Cost management during testing
Token costs accumulate. Hour-long load test at high throughput can consume thousands of dollars.
Budget per test. Set and enforce. Alert if spend exceeds.
Consider smaller models. Test with Haiku or smaller equivalent; extrapolate. Cheaper; often sufficient for load patterns.
Mock for non-functional tests. If testing application infrastructure under load (not actual AI), use mocked responses to avoid AI costs.
Load test scenarios
Baseline. Normal production traffic profile. Establishes reference point.
Spike. Sudden 3x, 5x, 10x traffic. Tests auto-scaling, rate limit behavior, graceful degradation.
Sustained peak. Extended duration at peak traffic. Tests sustained capacity, memory leaks, long-running stability.
Burst pattern. Alternating high and low traffic. Tests scale-up/scale-down responsiveness.
Provider outage. Simulate primary provider down; traffic shifts to secondary. Tests failover capacity.
Tools
k6. General-purpose load testing. Adapts well to AI workloads with custom scripts.
Locust. Python-based, flexible. Popular for custom AI load testing.
Artillery. Similar positioning. Good for HTTP-based AI API testing.
Custom scripts. Many teams write custom scripts for specific AI workflows. Flexibility wins over general tools for complex scenarios.
Interpreting results
p95, p99, not just average. Tail latency matters enormously for user experience.
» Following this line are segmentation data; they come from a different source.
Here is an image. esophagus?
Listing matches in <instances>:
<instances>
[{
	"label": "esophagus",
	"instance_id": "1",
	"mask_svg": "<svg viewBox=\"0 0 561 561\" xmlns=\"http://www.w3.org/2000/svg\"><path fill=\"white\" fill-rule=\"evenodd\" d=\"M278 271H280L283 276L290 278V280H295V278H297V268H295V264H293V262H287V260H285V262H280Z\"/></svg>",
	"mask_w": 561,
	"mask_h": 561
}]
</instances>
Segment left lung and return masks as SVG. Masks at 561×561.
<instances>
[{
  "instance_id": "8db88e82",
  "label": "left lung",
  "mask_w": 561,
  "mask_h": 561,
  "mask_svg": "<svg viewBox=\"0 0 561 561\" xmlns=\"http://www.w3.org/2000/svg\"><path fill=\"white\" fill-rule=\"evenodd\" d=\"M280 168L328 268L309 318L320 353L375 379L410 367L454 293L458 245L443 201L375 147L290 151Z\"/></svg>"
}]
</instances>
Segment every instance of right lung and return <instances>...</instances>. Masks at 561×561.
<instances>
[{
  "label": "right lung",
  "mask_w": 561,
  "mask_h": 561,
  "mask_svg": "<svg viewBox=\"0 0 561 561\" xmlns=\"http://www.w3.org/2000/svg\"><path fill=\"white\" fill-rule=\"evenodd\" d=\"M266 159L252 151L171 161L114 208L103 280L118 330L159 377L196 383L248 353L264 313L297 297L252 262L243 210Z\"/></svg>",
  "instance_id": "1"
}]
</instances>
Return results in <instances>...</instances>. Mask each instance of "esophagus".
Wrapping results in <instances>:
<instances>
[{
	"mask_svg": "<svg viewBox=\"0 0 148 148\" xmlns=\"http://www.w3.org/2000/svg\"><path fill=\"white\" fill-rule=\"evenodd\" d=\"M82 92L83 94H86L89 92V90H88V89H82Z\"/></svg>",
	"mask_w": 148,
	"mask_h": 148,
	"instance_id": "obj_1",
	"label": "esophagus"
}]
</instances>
By request type. Short queries vs long queries behave differently. Segment analysis.
By scenario. Baseline vs spike vs sustained behave differently. Compare within scenario, not across.
Threshold identification. At what load does quality of service degrade meaningfully? Informs capacity planning.
Integration with CI/CD
Pre-deploy load tests. Catch performance regressions before production.
Scheduled periodic tests. Weekly or monthly sustained peak tests. Catch drift.
Gate on results. Fail CI if load tests fail. Only deploy if performance maintained.